We could all learn a lot by watching the process in animals when they deal with stress. If we are conscious and aware, we’ll see it unfold.
While I never like to see my cats sick, today I got to see the stress response in cats. Fortunately, he is doing better, but this is the story that I observed.
Today we had to take our cat to the vet. He’s a beautiful orange cat that has an endless supply of love. Lately, he had been struggling with his ear, and until the past couple of days, we were not sure what was going on with him. It was so subtle.
He was growing lethargic, wanting to hide which is unlike him, beginning to sneeze a lot, shaking his head a lot and was just restless. We could tell he was not himself.
So we took him to the vet, and it was found he had an inner ear infection. The vet helped clean the ear out and gave him some medicine, and we headed back home.
Stress Response In Cats – Started In The Cat Carrier
As we put Corey into the cat carrier to go to the vet, he started to meow. He did not like being manhandled even if it was for the best. The visit to the vet went pretty quick and smooth. On the way home, he was panting harder and harder and meowing. When we got inside the house, we let him out of his cat carrier.
He was agitated and relieved to be back home but not at all happy with the situation. I think he was a little dazed and confused as to what happened, but either way it was very traumatic for him.
Topanga, Corey’s sister from birth that we adopted along with him, saw that Corey was freaking out. These two are not used to be separated from each other and the hour apart added to the trauma. When Topanga saw Corey freaking out, you could see her demeanor change in her body.
Stress Response In Cats – Corey’s Sister On High Alert
She was high on alert as if there was a threat around but you could also tell that she was confused as she could not identify what was wrong. Her body was full on in survival mode waiting to do whatever she needed to do to escape the unknown threat or help Corey.
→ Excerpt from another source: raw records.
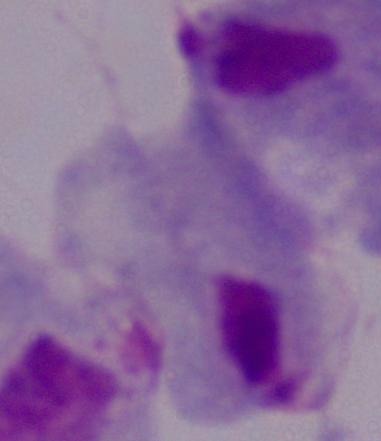
Summary:
  - Magnification: 1000x
  - Modality: micrograph
  - Identification: trichomonad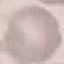

Malaria status: uninfected. Acquired by smartphone through the microscope eyepiece. Giemsa stain. Cell patch, automatically extracted from a larger field of view and resized to 64 × 64 pixels. Thin smear of blood.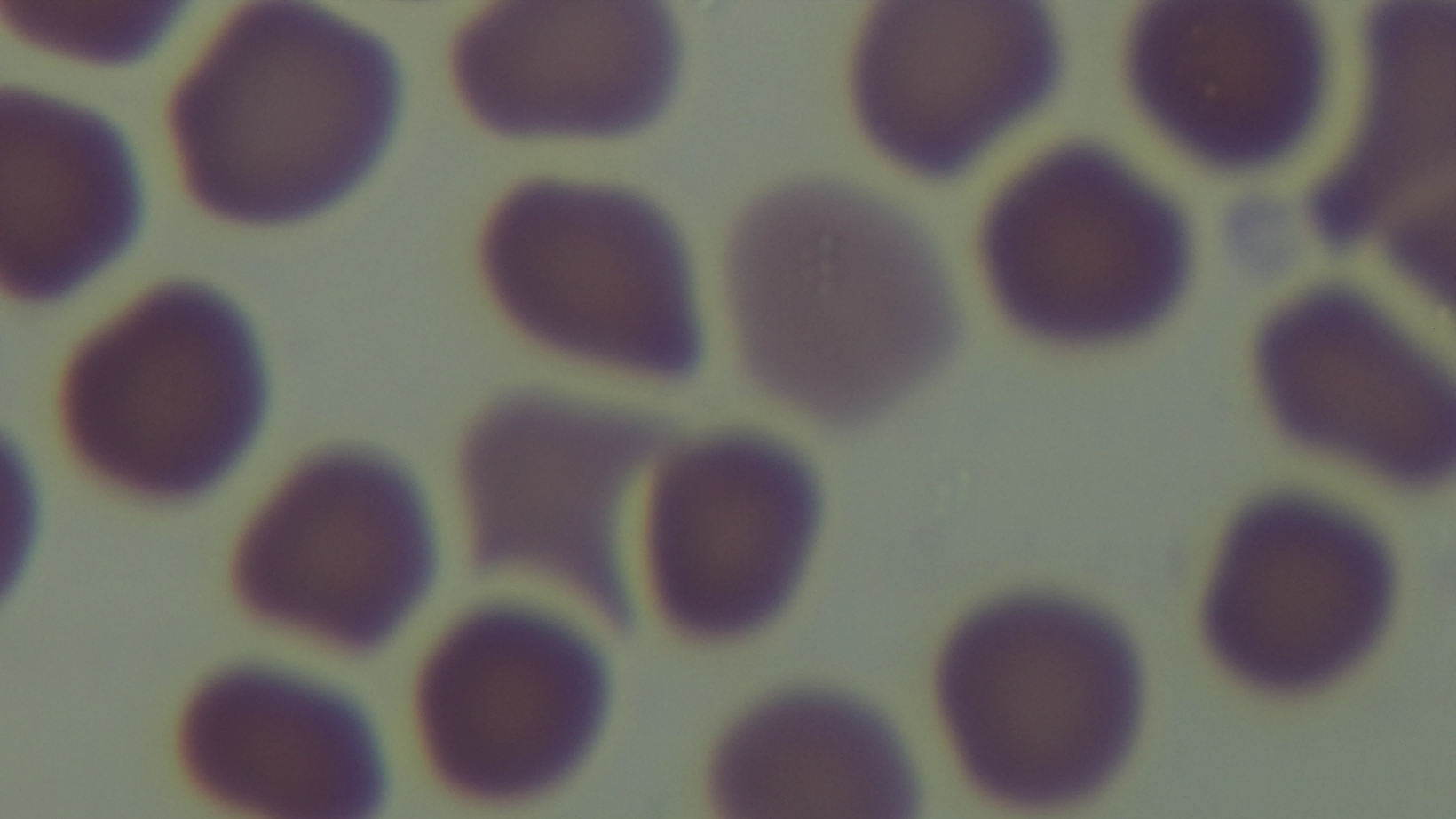

Single field of view. Preparation: thin blood film. Malaria status: uninfected. Light microscopy. Giemsa stain. Mounted 4K digital camera. Oil-immersion objective, 100x.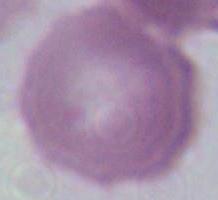

Summary:
  - Modality: photomicrograph
  - Magnification: 1000x
  - Identification: erythrocyte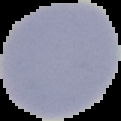

Cell region segmented out of the field of view; the surrounding area is masked to black. Result: negative for Plasmodium parasites. From a thin blood smear. Image is 121×121 pixels.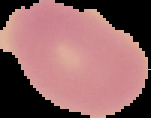

Image is 151×118 pixels. From a thin blood smear. Result: no malaria parasites detected. Cell region segmented out of the field of view; the surrounding area is masked to black.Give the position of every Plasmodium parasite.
I found I had to talk to her as much as Corey to help both of them calm down.
Corey’s panting continued for a little bit, and then it started to subside. He was still breathing rapidly but starting to go to the parasympathetic response where he could lie down on the floor and rest a little. As he did this, the breathing began to slow down. It took some time, but you could see the breathing continue to decrease and his body beginning to go into a more restful moment.
Topanga still wasn’t sure what was going on, but she was hanging close to us and keeping an eye out. She still thought there was some threat in the house while there was not anything present.
Stress Response In Cats – Dissipating The Trauma
This scenario shows what happens in trauma. We (or in this case, my cats) are on full alert when a threat is present or perceived to be present. If we allow it to dissipate like the cats were doing, the energy of the moment can move through us. It may be that some of the residual energy will remain, but not to the same degree it would if this process had not unfolded.
With our cats, I run and play with them to get their body engaged and activated. It helps relieve stress for them and dissipate what happened. Fortunately, animals don’t let their belief systems get in the way of as stress like humans do.
Stress Response In Cats – Learning From Animals
We could all learn a lot by watching the process in animals when they deal with stress. If we are conscious and aware, we’ll see it unfold. This is how the human body is supposed to work but when we’ve gone through situations and experiences or toxic stress, we interrupt this process which leads to all kinds of mental and physical and emotional health issues.
The more we can connect with our body and what we experience internally, the more we can release the energy from stress and trauma.
In case you’re wondering, our precious orange cat is doing much better. He’s back to himself and playing and loving as much as he possibly can every second of the day.